**Data supplied:**
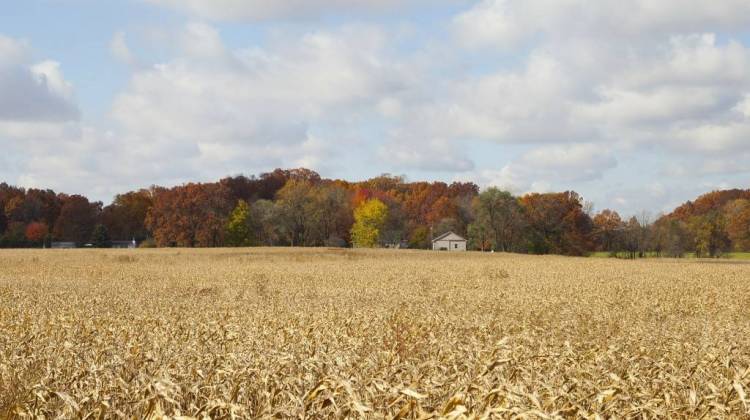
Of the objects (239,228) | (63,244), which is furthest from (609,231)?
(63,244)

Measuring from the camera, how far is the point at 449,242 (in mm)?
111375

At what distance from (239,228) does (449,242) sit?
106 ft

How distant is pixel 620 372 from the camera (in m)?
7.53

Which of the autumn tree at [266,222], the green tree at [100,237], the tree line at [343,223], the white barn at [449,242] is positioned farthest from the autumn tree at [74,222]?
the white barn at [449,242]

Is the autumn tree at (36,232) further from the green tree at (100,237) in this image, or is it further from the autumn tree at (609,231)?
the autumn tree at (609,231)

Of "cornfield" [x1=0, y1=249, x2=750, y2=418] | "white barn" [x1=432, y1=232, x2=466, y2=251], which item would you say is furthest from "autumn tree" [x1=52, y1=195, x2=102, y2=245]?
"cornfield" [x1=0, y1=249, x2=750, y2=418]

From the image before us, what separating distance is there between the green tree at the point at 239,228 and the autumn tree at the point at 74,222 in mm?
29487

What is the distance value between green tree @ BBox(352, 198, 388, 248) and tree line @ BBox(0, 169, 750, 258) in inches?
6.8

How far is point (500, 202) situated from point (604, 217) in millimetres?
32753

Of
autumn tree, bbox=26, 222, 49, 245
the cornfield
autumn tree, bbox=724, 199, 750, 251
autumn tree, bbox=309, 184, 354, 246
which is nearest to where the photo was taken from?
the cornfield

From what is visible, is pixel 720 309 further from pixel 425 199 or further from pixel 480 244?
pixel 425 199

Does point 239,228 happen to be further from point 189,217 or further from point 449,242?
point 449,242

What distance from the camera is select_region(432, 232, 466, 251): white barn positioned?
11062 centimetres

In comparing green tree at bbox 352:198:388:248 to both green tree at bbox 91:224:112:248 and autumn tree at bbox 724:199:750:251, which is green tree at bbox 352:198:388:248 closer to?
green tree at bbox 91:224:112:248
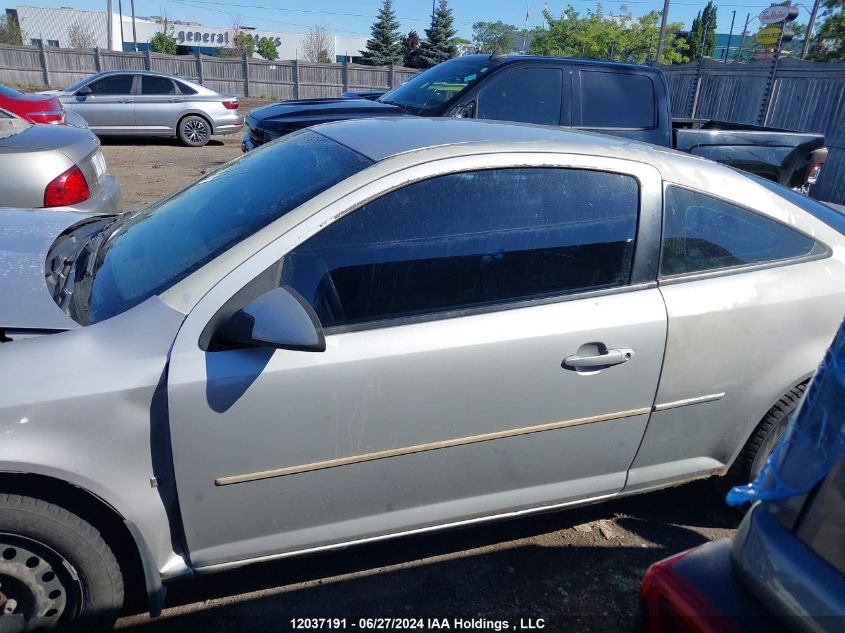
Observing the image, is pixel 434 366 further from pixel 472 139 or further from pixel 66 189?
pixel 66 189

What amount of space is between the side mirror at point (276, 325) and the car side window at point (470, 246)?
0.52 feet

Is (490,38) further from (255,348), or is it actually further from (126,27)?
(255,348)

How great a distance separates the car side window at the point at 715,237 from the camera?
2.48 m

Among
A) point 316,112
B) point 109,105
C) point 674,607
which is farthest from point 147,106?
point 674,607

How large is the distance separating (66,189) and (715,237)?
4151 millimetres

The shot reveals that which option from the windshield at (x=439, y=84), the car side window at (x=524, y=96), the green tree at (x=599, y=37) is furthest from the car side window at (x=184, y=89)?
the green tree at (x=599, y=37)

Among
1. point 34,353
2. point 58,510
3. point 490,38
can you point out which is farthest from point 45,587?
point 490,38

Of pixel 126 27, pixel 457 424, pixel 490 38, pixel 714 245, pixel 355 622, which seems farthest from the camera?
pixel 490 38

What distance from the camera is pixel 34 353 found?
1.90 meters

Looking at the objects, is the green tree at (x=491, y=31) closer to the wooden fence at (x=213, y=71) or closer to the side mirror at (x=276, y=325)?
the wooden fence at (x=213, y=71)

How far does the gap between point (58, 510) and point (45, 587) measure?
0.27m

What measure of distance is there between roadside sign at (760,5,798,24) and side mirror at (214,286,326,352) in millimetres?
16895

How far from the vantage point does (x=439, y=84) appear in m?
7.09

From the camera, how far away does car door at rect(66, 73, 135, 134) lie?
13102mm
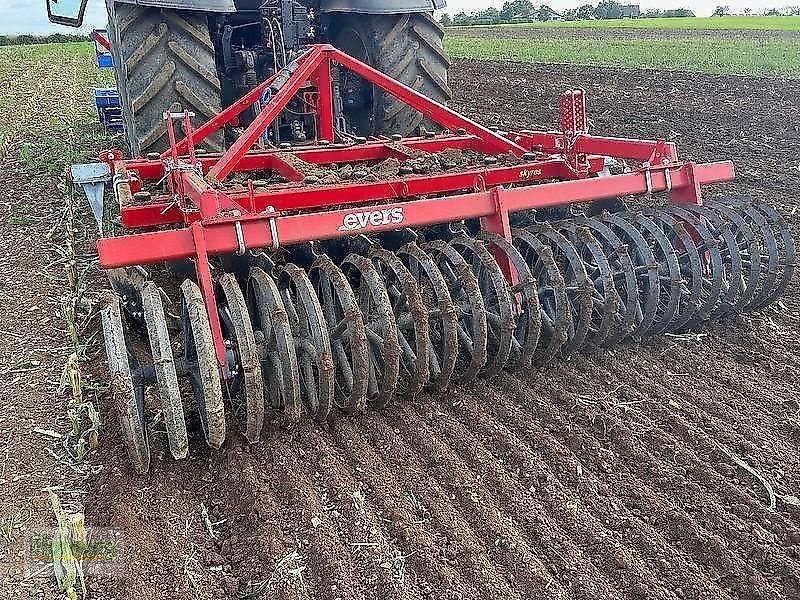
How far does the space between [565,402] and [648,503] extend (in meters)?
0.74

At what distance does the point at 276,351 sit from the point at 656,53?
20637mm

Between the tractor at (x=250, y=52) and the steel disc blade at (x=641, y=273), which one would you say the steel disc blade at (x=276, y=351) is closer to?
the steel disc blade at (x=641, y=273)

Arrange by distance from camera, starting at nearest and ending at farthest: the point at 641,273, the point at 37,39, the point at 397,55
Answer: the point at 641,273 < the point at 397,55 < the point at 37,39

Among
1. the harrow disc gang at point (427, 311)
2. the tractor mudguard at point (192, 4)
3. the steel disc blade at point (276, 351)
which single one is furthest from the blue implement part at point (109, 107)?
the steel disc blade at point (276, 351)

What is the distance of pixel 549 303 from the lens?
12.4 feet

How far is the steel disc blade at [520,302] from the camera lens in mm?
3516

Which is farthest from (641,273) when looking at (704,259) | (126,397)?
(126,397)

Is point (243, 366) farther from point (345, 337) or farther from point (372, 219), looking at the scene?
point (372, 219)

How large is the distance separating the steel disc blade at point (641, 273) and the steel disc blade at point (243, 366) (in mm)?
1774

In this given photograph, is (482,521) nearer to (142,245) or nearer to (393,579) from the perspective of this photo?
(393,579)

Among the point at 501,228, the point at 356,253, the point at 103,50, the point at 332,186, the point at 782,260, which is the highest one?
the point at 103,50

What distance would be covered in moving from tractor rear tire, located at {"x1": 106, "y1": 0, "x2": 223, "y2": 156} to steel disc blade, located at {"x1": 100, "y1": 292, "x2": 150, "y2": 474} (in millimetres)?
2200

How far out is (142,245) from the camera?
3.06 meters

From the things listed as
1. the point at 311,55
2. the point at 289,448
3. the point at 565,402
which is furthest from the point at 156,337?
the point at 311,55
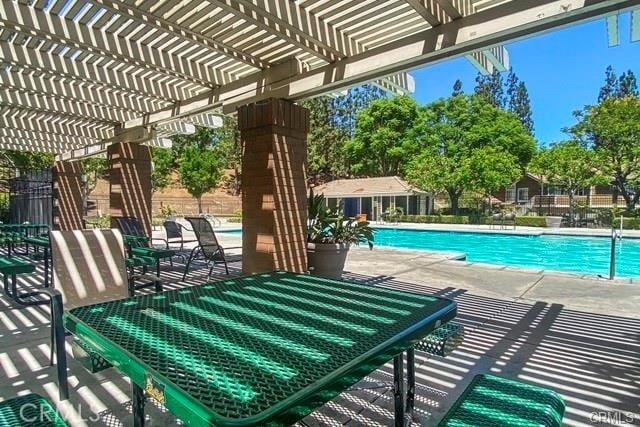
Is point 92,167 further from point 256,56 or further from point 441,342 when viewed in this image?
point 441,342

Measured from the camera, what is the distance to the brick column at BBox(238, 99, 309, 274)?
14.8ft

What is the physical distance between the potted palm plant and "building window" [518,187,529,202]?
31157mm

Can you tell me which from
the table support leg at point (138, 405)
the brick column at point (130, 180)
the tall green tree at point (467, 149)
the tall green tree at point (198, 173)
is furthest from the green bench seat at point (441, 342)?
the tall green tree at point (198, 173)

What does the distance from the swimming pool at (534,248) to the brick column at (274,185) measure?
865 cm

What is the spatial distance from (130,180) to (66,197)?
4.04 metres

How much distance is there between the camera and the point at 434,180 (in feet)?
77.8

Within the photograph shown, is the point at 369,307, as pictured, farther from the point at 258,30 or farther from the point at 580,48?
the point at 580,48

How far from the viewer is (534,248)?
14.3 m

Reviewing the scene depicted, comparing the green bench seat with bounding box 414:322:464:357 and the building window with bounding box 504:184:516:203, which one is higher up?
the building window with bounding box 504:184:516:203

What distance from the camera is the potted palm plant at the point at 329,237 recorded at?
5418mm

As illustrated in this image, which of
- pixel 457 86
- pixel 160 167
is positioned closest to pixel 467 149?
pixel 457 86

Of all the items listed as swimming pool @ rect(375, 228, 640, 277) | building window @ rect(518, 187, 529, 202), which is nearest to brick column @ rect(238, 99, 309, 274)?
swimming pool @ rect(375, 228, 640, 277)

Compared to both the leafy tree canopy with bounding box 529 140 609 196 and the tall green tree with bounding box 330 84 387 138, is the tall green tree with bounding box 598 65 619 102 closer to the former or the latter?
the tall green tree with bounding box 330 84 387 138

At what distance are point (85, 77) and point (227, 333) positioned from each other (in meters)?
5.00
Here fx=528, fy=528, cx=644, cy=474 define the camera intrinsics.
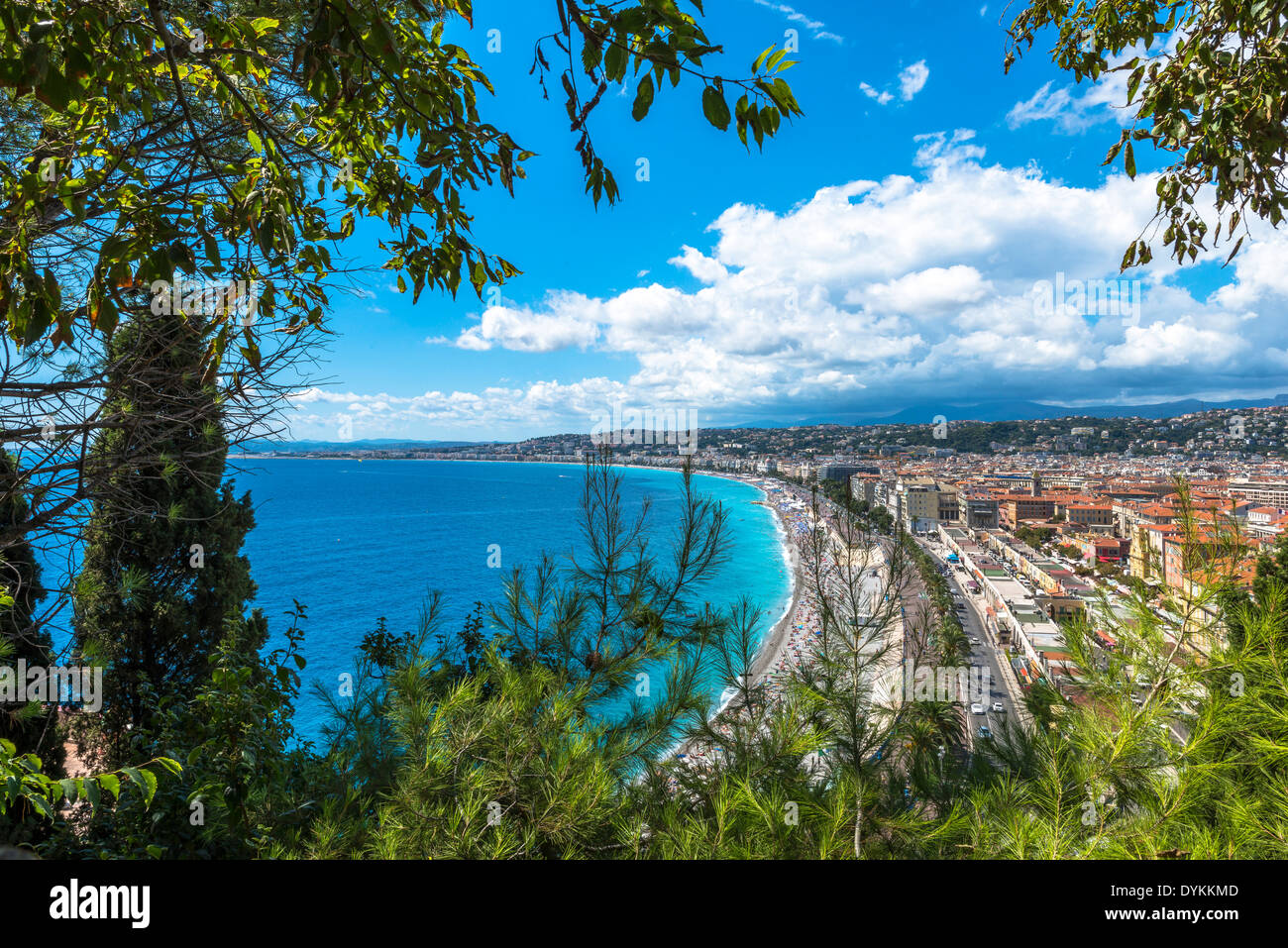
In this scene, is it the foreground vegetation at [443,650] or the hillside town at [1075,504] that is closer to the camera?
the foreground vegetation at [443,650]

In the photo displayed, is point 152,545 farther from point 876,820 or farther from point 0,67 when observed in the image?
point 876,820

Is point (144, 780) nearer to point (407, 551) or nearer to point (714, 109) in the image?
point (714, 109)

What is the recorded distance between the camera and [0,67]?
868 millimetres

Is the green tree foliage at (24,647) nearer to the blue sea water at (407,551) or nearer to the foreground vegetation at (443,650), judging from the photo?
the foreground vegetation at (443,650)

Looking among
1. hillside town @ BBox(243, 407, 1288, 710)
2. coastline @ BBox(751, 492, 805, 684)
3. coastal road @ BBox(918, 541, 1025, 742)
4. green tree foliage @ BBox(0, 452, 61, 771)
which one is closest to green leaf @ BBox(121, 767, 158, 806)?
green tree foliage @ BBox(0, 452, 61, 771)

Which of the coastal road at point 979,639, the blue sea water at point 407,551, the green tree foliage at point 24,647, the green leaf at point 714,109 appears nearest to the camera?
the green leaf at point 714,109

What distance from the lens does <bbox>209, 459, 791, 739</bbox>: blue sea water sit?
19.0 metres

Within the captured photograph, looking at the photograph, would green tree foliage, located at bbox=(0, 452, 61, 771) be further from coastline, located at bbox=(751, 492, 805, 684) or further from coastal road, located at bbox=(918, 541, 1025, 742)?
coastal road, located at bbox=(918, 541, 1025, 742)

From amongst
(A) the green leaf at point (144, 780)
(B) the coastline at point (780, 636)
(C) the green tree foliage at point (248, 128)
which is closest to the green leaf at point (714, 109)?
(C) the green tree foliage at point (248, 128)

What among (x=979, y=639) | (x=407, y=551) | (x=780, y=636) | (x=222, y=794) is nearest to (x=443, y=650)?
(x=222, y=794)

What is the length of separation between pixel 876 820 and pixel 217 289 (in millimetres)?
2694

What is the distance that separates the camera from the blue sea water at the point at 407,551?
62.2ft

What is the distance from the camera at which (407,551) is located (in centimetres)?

**Work to complete:** Copy the rows from the line with "What is the length" through the end of the rows, replacing "camera" with "viewer" and leaving everything else unchanged.

**Result:**
What is the length of separation between pixel 876 820 and pixel 217 289 (in millimetres)?
2694

What is the distance that separates the viewer from the blue sea water at the point at 407,551?
62.2ft

What is the distance from the viewer at which (407,551) is located (in centimetres)?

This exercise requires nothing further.